Actually, the reason Apollo wasn’t sustainable beyond the first few Lunar missions is because it had no objectives beyond that. Once the United States demonstrated technological dominance over the Soviet Union by putting footprints and flags on the surface and the public lost what interest it had (which was never more than 50% approval at any time during the program) the program rapidly coasted toward dissolution, to the point that even proposals to use spare hardware only resulted in the Apollo-Soyuz Test Project and the abortive Skylab, with several Saturn V flight sets and Apollo CSMs virtually complete scrapped or used as display pieces.
It didn’t help that Nixon had zero interest in continuing a program started under Kennedy and heavily promoted by Johnson, but the fact that it had no real goals beyond slightly longer Lunar J-class survey missions and no planned infrastructure for a sustainable human presence in space meant that beyond keeping contractors pockets full of cash there was no impetus to continue the program. Space Transportation System (“Shuttle”) was started primarily to keep the contractors employed, but lacking a space station to support it had few dedicated mission needs, hence the decree that all government satellite launches would be by the Shuttle program even if it made little sense to do so, and the abortive and costly “Blue Shuttle” program in which the USAF would borrow NASA Shuttles to be flown from Vandenberg AFB out of SLC-6 before the Challenger disaster put an end to Air Force interest in being involved in Shuttle.
Apollo was a very fast, highly integrated program; I woudn’t quite call it a “crash” effort, although the artificial decree that Kennedy set for landing men on the surface of the Moon did result in taking on a lot of risk that would be unacceptable by modern safety standards (and rightfully so).
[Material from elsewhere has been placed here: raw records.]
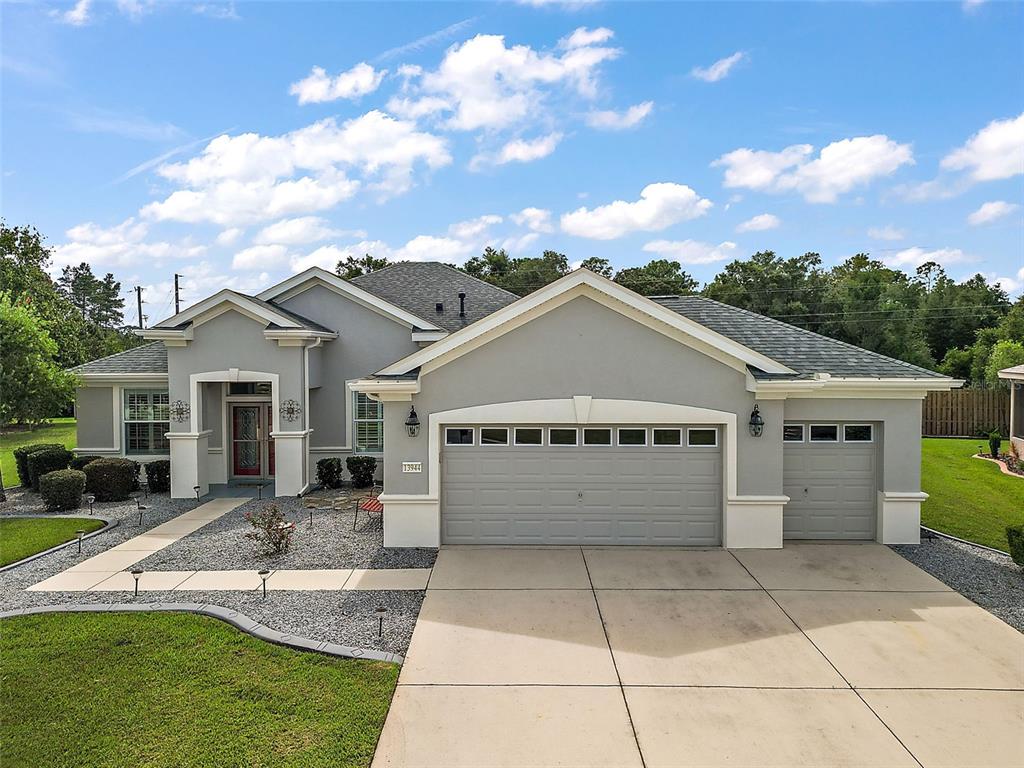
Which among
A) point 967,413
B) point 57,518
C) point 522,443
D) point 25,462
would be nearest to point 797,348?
point 522,443

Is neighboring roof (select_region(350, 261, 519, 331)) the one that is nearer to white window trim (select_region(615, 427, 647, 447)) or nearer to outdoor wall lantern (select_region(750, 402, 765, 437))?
white window trim (select_region(615, 427, 647, 447))

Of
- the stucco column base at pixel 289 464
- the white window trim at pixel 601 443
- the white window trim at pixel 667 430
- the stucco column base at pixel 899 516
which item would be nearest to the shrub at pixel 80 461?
the stucco column base at pixel 289 464

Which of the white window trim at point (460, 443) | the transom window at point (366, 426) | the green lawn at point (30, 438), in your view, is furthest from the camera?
the green lawn at point (30, 438)

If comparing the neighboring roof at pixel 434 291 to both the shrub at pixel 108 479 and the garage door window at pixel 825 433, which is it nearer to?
the shrub at pixel 108 479

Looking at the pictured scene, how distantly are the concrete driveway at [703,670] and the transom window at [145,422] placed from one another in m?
10.8

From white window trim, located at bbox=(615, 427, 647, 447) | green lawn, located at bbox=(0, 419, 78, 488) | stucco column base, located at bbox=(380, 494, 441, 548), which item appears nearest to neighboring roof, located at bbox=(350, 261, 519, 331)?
stucco column base, located at bbox=(380, 494, 441, 548)

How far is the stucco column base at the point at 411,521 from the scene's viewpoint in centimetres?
1027

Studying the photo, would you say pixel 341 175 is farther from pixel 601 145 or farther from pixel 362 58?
pixel 601 145

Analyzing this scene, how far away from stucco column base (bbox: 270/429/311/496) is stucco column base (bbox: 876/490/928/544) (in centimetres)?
1217

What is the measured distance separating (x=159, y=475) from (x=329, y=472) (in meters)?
4.16

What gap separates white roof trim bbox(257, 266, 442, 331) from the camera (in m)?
16.0

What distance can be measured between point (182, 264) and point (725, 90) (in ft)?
126

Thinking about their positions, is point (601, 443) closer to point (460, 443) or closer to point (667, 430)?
point (667, 430)

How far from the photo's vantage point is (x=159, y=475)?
15.1m
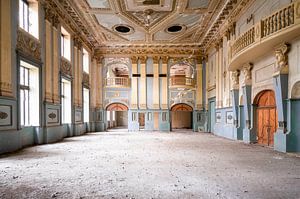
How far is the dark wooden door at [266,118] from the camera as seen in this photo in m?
8.83

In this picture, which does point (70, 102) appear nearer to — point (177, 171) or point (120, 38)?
point (120, 38)

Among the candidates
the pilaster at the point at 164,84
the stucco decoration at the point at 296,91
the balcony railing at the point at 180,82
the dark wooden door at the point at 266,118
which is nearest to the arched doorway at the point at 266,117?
the dark wooden door at the point at 266,118

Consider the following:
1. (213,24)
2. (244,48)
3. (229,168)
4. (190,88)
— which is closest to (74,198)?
(229,168)

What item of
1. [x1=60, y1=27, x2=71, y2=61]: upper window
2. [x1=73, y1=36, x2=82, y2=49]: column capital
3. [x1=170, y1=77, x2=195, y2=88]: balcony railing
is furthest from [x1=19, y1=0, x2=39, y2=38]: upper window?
[x1=170, y1=77, x2=195, y2=88]: balcony railing

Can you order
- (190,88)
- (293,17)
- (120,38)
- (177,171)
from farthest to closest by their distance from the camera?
(190,88)
(120,38)
(293,17)
(177,171)

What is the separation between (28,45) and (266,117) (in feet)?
31.9

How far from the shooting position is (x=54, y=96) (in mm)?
10727

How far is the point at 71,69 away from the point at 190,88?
951 centimetres

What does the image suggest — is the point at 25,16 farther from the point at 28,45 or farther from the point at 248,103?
the point at 248,103

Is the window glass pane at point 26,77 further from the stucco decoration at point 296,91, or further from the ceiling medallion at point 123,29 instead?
the stucco decoration at point 296,91

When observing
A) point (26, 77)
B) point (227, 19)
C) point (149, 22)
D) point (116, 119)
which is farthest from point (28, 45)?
point (116, 119)

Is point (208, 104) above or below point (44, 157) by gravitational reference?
above

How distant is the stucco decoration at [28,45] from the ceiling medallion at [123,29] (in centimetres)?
657

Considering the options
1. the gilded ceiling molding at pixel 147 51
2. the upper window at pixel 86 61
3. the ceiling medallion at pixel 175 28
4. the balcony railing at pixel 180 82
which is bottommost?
the balcony railing at pixel 180 82
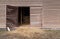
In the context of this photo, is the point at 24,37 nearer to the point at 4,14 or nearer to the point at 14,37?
the point at 14,37

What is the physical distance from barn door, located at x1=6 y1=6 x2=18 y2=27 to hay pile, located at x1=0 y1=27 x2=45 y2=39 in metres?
0.99

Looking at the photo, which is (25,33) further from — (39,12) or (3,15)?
(3,15)

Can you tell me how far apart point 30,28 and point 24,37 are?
3.30 m

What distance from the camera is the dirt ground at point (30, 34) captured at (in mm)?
14213

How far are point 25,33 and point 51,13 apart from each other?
331 cm

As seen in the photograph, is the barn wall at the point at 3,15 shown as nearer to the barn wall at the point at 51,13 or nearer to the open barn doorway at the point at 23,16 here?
the open barn doorway at the point at 23,16

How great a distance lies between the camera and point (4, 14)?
17297 mm

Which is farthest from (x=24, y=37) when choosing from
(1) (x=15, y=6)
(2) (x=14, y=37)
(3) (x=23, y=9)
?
(3) (x=23, y=9)

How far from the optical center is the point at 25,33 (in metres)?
15.8

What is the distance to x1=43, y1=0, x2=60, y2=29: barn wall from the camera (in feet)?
57.1

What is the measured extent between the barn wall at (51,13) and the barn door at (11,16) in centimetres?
273

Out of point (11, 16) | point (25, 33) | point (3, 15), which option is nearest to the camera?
point (25, 33)

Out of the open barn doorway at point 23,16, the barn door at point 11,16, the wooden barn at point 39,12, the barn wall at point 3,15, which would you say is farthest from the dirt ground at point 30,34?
the open barn doorway at point 23,16

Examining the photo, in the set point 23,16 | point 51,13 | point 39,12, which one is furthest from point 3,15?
point 51,13
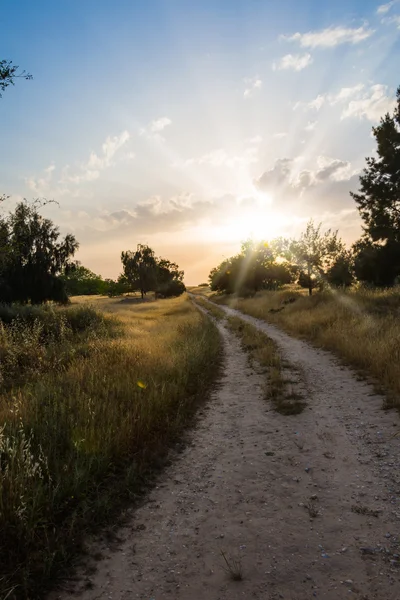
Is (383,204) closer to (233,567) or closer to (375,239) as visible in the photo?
(375,239)

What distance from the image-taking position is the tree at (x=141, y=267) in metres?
74.3

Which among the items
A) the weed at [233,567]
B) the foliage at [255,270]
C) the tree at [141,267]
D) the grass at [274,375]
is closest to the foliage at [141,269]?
the tree at [141,267]

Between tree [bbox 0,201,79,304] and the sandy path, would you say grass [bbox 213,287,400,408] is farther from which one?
tree [bbox 0,201,79,304]

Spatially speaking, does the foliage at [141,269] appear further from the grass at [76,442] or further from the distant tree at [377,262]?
the grass at [76,442]

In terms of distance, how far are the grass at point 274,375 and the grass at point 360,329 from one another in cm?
191

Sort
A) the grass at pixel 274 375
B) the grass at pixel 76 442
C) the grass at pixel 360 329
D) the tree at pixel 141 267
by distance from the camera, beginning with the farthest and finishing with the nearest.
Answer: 1. the tree at pixel 141 267
2. the grass at pixel 360 329
3. the grass at pixel 274 375
4. the grass at pixel 76 442

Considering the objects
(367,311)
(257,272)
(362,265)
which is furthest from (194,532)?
(257,272)

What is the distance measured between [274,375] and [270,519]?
19.7 ft

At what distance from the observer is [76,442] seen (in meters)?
5.07

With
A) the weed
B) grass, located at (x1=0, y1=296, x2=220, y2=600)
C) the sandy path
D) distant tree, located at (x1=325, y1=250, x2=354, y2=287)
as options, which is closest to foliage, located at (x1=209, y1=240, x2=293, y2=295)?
distant tree, located at (x1=325, y1=250, x2=354, y2=287)

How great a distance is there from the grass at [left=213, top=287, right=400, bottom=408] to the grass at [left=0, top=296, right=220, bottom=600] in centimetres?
463

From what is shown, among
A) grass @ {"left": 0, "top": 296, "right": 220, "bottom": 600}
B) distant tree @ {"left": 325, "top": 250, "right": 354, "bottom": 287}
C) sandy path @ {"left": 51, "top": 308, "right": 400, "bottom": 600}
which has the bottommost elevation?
sandy path @ {"left": 51, "top": 308, "right": 400, "bottom": 600}

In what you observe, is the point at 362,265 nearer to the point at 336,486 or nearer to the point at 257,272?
the point at 257,272

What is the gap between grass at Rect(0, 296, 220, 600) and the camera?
3465 mm
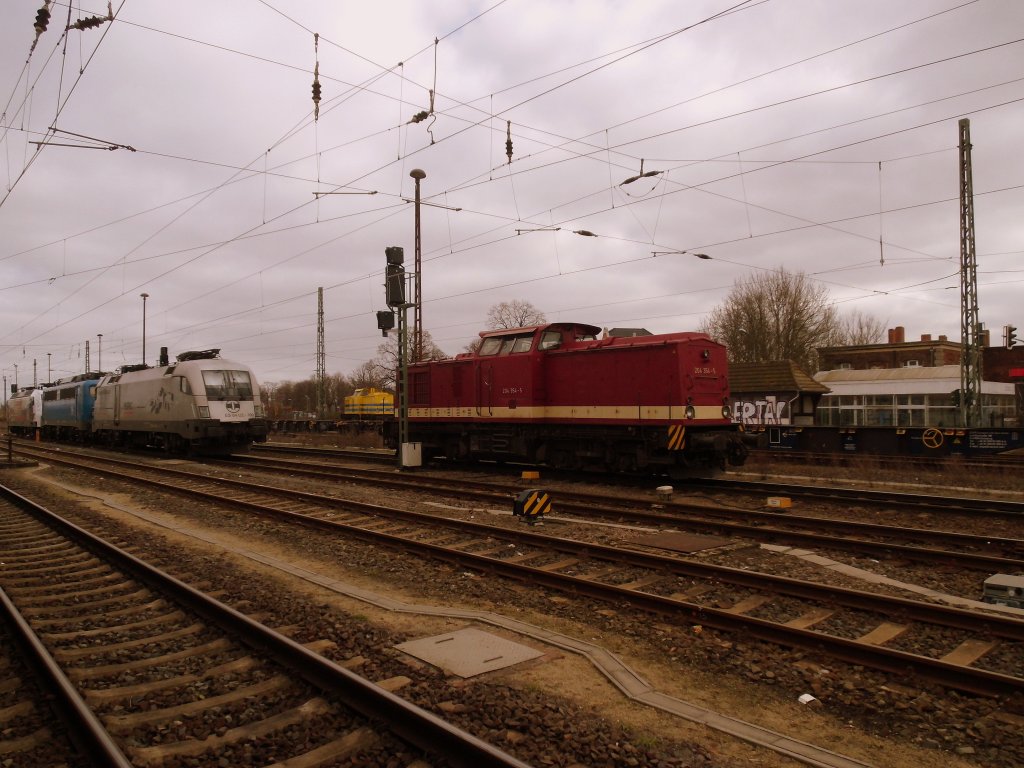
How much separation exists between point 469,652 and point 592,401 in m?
10.9

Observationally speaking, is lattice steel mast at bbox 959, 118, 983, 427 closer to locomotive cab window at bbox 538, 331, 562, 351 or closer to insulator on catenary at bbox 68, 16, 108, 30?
locomotive cab window at bbox 538, 331, 562, 351

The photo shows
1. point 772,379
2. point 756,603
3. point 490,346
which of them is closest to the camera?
point 756,603

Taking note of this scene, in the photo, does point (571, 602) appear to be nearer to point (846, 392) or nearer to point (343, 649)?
point (343, 649)

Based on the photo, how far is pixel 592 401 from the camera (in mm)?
15758

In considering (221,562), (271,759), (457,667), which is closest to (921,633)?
(457,667)

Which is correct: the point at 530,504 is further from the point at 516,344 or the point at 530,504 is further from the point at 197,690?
the point at 516,344

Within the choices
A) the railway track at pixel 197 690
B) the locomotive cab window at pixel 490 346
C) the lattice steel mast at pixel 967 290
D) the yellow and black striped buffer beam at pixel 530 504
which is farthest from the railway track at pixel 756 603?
the lattice steel mast at pixel 967 290

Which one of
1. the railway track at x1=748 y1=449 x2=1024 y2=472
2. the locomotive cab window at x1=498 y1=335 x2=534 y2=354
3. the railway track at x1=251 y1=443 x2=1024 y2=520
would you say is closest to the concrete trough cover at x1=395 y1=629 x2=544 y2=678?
the railway track at x1=251 y1=443 x2=1024 y2=520

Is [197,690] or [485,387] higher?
[485,387]

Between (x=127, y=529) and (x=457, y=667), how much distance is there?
28.0 ft

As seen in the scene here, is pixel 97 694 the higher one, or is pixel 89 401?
pixel 89 401

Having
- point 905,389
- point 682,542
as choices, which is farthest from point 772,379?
point 682,542

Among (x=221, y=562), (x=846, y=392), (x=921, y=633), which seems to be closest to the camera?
(x=921, y=633)

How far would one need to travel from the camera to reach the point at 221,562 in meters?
8.51
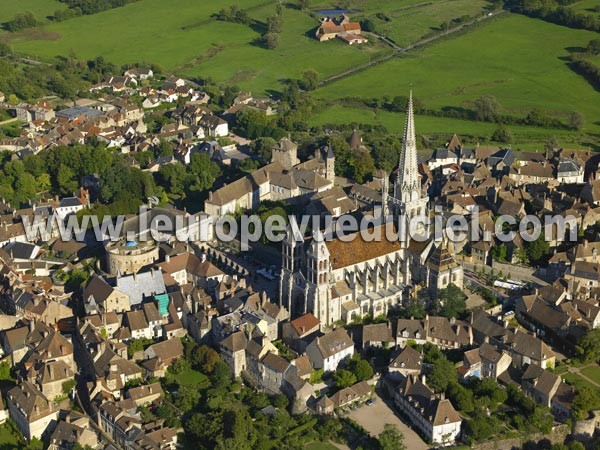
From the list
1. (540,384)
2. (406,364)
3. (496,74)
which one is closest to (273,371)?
(406,364)

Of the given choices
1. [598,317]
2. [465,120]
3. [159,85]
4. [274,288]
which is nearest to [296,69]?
[159,85]

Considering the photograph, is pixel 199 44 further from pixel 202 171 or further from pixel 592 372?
pixel 592 372

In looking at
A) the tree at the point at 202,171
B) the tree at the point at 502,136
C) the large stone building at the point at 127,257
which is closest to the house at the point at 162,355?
the large stone building at the point at 127,257

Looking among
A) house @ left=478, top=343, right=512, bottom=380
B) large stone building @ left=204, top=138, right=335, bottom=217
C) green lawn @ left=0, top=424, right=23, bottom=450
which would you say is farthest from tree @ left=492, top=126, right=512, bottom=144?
green lawn @ left=0, top=424, right=23, bottom=450

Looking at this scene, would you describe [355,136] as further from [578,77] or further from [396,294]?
[578,77]

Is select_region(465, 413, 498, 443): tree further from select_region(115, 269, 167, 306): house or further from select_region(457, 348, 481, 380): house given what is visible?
select_region(115, 269, 167, 306): house
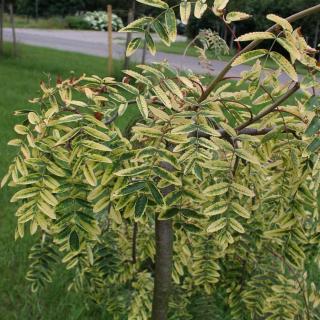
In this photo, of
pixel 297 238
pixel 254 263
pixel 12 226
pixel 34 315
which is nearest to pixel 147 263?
pixel 254 263

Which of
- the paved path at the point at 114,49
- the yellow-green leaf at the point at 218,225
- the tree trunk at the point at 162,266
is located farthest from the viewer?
the paved path at the point at 114,49

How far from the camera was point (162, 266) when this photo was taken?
1904 millimetres

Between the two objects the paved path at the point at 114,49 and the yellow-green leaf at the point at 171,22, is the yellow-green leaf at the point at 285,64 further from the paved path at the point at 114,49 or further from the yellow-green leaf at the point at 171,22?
the paved path at the point at 114,49

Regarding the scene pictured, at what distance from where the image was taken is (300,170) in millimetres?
1685

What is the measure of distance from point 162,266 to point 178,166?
59 cm

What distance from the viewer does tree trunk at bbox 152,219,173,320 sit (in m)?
1.85

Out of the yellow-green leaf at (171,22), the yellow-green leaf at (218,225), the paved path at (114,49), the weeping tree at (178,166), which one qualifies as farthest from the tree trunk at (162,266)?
the paved path at (114,49)

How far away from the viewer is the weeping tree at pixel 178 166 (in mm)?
1418

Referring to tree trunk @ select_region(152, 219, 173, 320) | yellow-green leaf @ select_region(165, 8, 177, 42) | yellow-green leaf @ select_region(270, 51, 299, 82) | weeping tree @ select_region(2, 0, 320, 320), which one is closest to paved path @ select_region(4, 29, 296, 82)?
weeping tree @ select_region(2, 0, 320, 320)

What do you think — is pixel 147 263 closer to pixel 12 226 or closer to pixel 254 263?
pixel 254 263

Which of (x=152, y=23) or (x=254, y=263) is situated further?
(x=254, y=263)

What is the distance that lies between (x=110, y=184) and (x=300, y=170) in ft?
1.84

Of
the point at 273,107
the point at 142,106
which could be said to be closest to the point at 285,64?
the point at 273,107

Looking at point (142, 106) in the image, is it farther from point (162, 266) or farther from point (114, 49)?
point (114, 49)
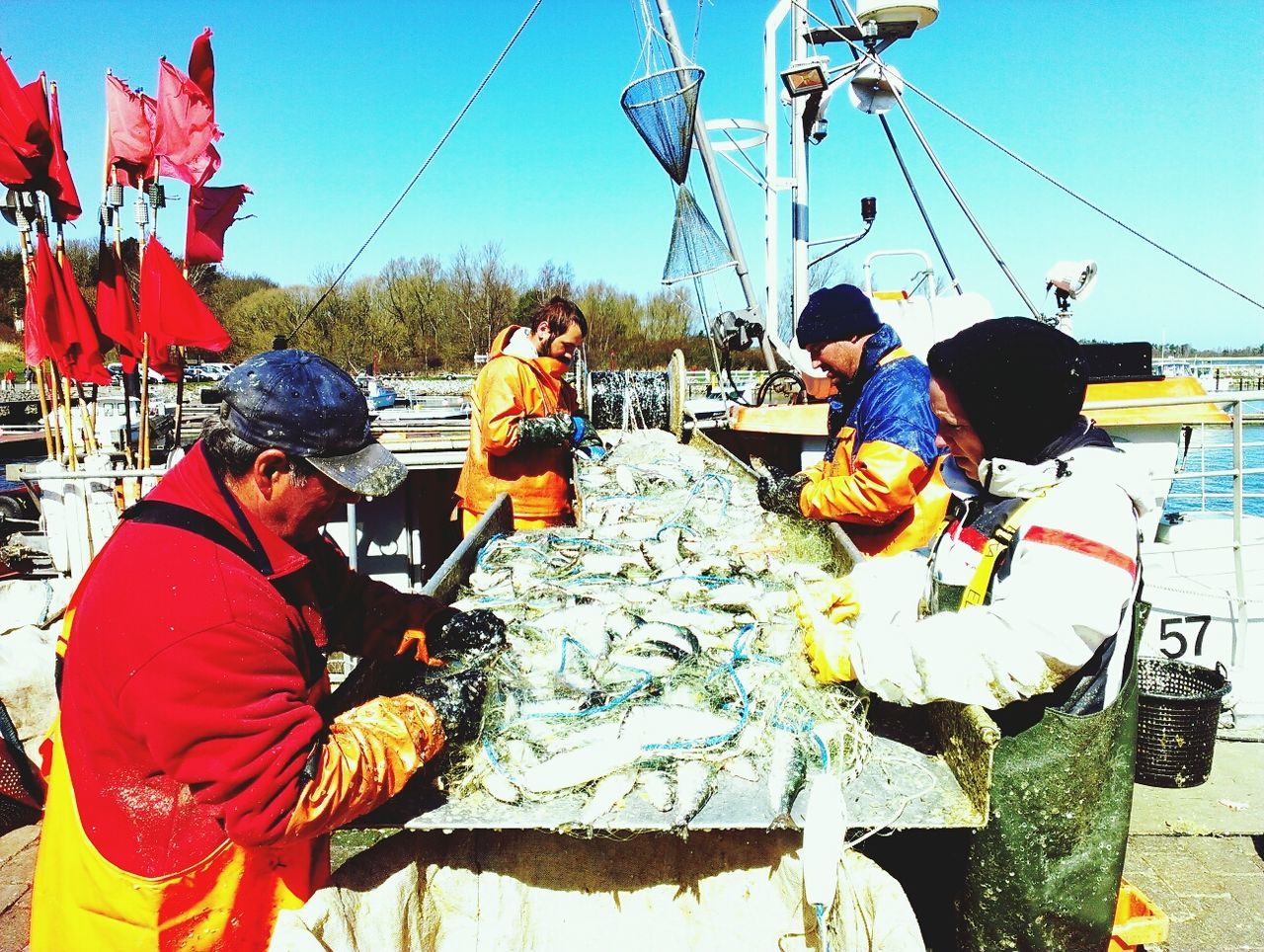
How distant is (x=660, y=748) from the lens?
209 cm

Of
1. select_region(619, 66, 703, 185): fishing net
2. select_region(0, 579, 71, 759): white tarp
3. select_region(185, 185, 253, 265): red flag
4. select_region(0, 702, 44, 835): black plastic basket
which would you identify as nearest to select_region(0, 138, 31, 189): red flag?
select_region(185, 185, 253, 265): red flag

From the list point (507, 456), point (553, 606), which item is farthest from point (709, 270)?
point (553, 606)

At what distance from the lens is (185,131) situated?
6.48m

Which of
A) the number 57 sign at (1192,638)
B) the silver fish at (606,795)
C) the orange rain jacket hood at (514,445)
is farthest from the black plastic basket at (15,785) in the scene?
the number 57 sign at (1192,638)

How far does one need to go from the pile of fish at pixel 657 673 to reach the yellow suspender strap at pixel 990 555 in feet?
1.72

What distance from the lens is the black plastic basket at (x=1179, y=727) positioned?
15.1 feet

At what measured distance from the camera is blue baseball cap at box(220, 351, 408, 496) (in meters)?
1.80

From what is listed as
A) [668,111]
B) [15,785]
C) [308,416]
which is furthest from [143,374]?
[668,111]

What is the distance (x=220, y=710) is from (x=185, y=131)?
21.8 feet

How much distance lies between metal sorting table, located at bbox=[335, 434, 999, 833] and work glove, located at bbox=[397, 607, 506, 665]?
0.41 metres

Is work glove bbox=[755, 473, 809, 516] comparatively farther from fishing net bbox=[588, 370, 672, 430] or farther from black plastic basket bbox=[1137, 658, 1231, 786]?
fishing net bbox=[588, 370, 672, 430]

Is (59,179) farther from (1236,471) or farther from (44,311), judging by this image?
(1236,471)

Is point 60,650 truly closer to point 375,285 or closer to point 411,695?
point 411,695

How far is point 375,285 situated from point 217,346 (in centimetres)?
4620
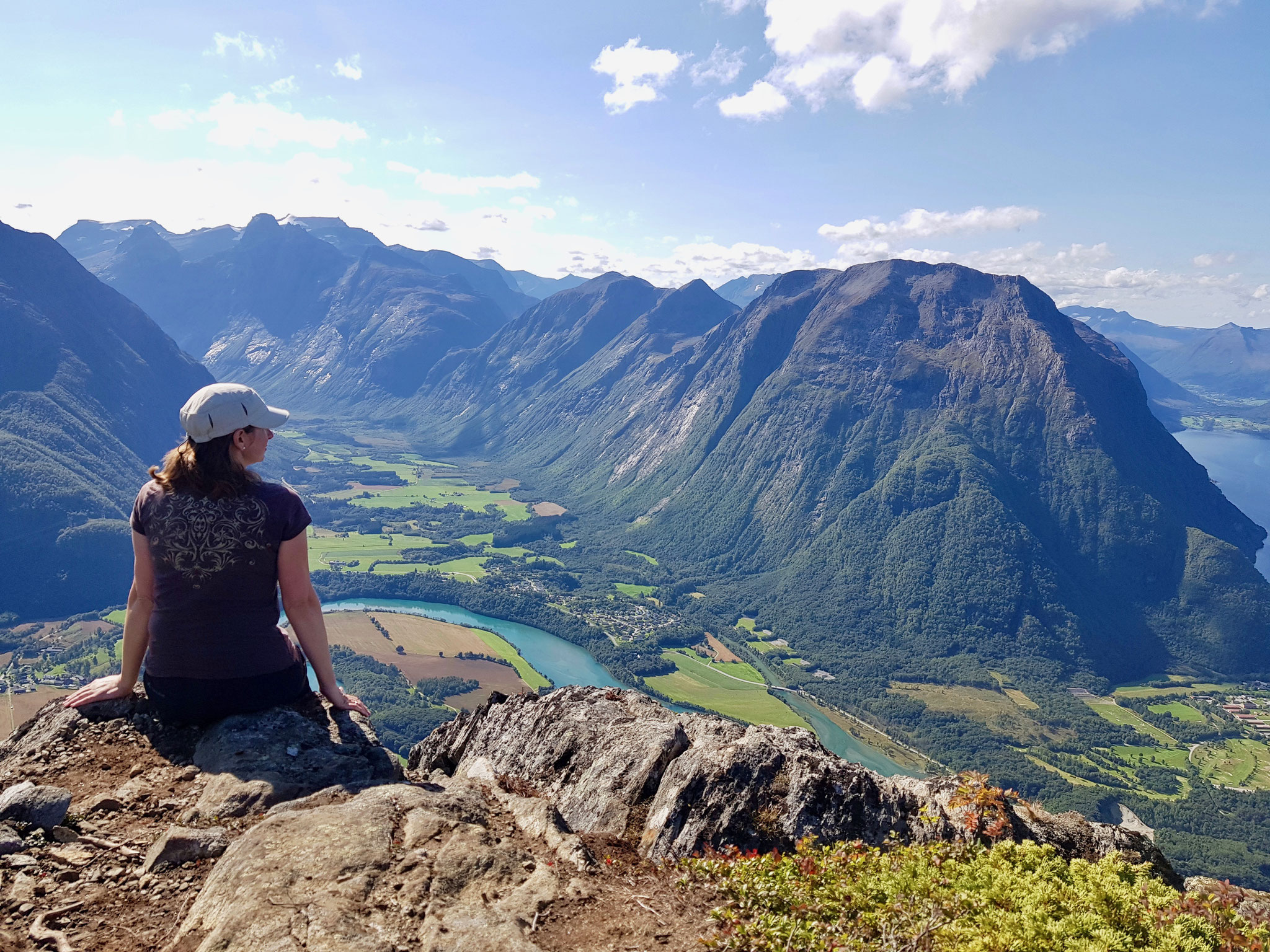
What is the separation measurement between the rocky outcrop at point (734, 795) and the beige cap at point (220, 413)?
7.46 metres

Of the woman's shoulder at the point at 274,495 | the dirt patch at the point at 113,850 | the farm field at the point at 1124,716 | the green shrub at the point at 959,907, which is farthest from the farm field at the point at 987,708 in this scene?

There were technical experts giving the Apollo XI mission only a 50% chance of success, although what the actual basis for that was I cannot say because the system was so complex that reliability estimates would only be guesswork.
Meanwhile, uncrewed programs have visited every planetary body in the Solar System, have increased our knowledge of planetology and astronomy by orders of magnitude, and have cost a tiny fraction of the crewed program efforts which are largely concerned with just keeping human astronauts alive and marginally functional. The Mars rovers, and especially Curiosity and Perseverance, are marvels of compact and reliable technology, and the Voyager, Galileo, Ulysses, and Cassini-Huygens missions have collected information we could never have achieved with human exploration. I knew crewed exploration gets space enthusiasts’ juices flowing but on a scientific value per dollar basis crewed missions are like owning a yacht; you are basically just throwing bags of money in a pit and setting it on fire.